25 Skills to Master in Order to Work from Anywhere as a Digital Nomad

The increase of people working remotely instead of at an office has risen quickly in recent years which makes good sense. If you have a skill that you’re willing to offer without taking up office space, you’re a greater asset than a full time paid employee. Not to mention you can live wherever you want in the world usually. This may mean your expenses are drastically reduced while still bringing in your countries currency.

Technology has created a new way for us to work and live. It has the potential to be a more balanced life because it is of your own making. The digital nomad lifestyle is taking the world by storm. You can do co-working on a yacht in Thailand, sit by a pool in Bali, or get your work done while sipping on a coffee in Costa Rica. The world is your oyster and the time to get into this bustling digital nomad world is now.

No matter what your profession or expertise is, it’s likely that someone online needs what you have to offer in some way, shape, or form. Sure, you may need to amalgamate your skills. For example, you know all about addiction because you worked as a counselor. You might not have the writing skills to create content. Take a course online. There are plenty. Some are free but if you pay, they are reasonable and fast. A small price to pay for living a life of freedom and adventure.

So what do you want to do for a living as you roam the world? Here are 25 digital nomad skills that are giving people their income for this exciting lifestyle.
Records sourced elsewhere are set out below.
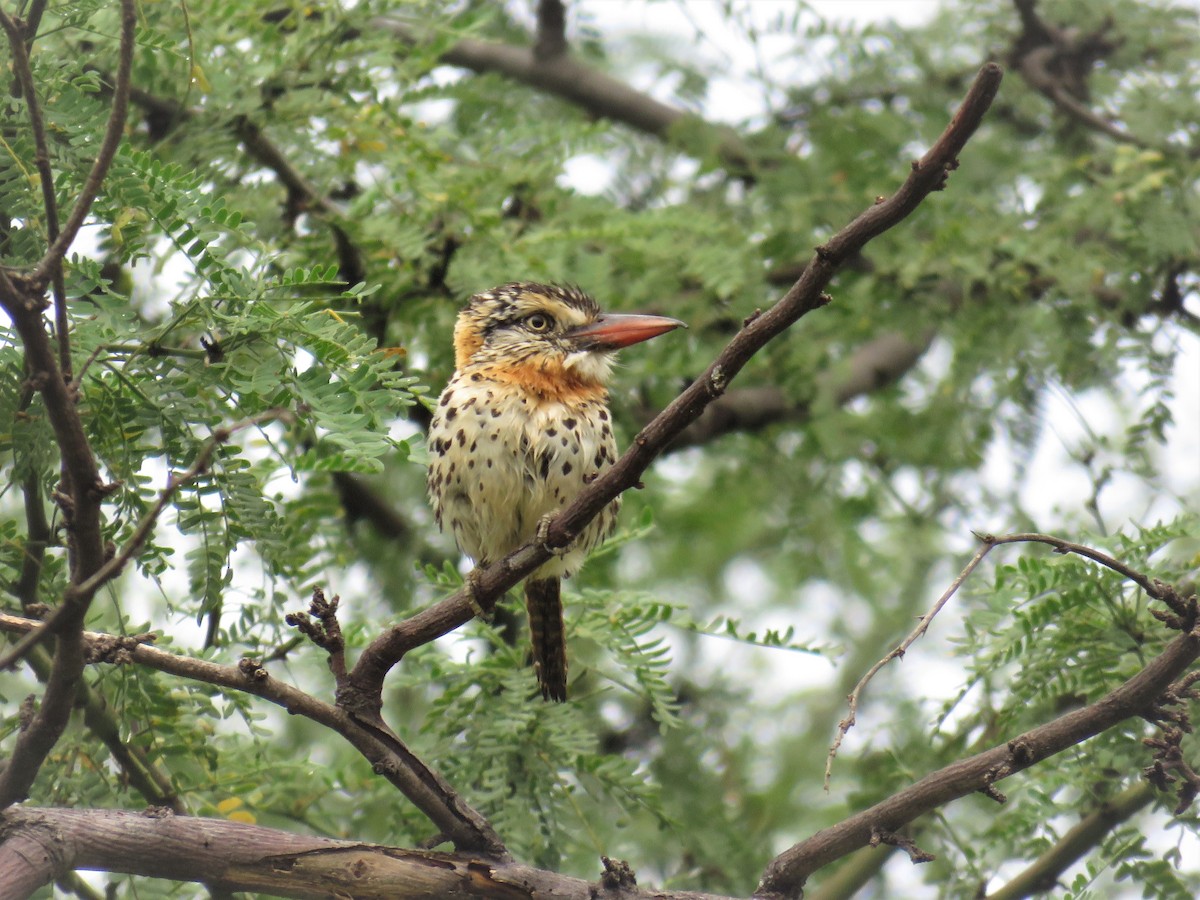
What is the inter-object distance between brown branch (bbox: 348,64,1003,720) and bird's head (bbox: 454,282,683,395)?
1.13 m

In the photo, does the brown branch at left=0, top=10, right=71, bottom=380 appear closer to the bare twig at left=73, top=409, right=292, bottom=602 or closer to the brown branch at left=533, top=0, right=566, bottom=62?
the bare twig at left=73, top=409, right=292, bottom=602

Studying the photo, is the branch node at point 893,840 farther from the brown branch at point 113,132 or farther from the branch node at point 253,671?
the brown branch at point 113,132

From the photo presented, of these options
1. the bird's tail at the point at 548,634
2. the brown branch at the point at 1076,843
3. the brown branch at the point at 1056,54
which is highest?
the brown branch at the point at 1056,54

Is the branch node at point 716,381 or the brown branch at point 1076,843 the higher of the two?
the branch node at point 716,381

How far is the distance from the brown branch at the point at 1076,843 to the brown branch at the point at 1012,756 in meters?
0.89

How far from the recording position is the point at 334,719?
307 centimetres

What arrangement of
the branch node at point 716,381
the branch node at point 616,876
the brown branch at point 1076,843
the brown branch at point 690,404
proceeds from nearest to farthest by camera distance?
the brown branch at point 690,404, the branch node at point 716,381, the branch node at point 616,876, the brown branch at point 1076,843

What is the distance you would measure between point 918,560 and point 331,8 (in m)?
4.12

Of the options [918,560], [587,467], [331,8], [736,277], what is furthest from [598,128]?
[918,560]

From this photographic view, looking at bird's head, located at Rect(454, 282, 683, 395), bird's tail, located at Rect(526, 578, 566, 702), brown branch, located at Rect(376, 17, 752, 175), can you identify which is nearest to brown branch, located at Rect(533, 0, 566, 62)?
brown branch, located at Rect(376, 17, 752, 175)

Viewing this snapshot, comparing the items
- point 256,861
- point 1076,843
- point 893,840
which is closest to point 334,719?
point 256,861

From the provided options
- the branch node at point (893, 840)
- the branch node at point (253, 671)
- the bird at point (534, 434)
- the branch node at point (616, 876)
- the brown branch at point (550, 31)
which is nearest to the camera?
the branch node at point (253, 671)

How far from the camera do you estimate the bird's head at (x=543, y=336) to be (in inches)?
173

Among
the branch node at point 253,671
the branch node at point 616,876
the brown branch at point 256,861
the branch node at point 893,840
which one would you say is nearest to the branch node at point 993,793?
the branch node at point 893,840
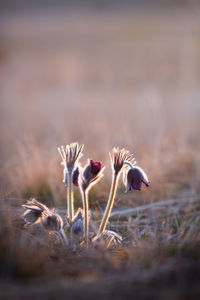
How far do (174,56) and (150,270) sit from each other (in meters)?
12.1

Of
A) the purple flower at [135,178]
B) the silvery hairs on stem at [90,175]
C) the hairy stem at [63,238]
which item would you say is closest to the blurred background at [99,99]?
the hairy stem at [63,238]

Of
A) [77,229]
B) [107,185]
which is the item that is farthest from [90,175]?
[107,185]

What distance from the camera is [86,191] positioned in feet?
5.13

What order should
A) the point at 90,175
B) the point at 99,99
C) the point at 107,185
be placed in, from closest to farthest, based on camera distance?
the point at 90,175 → the point at 107,185 → the point at 99,99

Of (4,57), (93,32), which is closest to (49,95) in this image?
(4,57)

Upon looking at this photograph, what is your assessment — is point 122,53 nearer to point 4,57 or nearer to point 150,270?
point 4,57

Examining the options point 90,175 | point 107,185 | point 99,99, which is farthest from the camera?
point 99,99

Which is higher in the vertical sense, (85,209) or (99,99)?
(99,99)

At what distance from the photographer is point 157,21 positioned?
63.8ft

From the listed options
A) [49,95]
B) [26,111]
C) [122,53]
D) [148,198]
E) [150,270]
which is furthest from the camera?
[122,53]

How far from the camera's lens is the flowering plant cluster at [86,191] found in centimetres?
155

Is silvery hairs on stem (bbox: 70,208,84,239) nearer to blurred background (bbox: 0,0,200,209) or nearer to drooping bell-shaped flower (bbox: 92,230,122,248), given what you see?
drooping bell-shaped flower (bbox: 92,230,122,248)

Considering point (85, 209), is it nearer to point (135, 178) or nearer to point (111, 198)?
point (111, 198)

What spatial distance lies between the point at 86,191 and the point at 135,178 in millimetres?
206
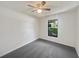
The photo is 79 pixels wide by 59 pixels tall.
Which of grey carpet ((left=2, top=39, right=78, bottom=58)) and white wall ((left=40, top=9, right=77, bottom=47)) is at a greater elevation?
white wall ((left=40, top=9, right=77, bottom=47))

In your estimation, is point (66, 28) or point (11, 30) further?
point (66, 28)

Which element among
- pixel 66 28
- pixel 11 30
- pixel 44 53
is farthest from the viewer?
pixel 66 28

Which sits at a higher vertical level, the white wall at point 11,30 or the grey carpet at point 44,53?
the white wall at point 11,30

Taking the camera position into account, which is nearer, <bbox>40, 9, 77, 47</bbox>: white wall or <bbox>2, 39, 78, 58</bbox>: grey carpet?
<bbox>2, 39, 78, 58</bbox>: grey carpet

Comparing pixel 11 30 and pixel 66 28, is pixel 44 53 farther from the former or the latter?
pixel 66 28

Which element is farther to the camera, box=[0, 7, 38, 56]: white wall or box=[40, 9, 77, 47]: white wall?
box=[40, 9, 77, 47]: white wall

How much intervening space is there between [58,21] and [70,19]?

Attributed to aquamarine-media

1. Copywriting

Do you know what a copywriter is referred to? A salesman in print. If you can write words that inspire people to take the actions you want them to, you can make a pretty good living. This is a high demand gig online because let’s face it, every online business needs to have a lot of content to rank well on google and sell their products/services.

If you happen to have a knack for writing, take some low paying gigs to start. Get something in your portfolio. Eventually, it will build into better contracts and you’ll be able to leave your job. The entry-level jobs for copywriting have fairly low expectations so it gives you an opportunity to feel the lay of the land without disappointing clients.

You can slowly begin to learn how to do extra value tasks too. SEO and backlinking are a few examples of that.

To start, put a profile of yourself on Upwork or freelancer. These sites don’t always have clients that want to pay a lot but it’s good experience and you can show off your work history online.

If you want to take a little education to hone your writing skills, there are courses on Udemy and Skillshare.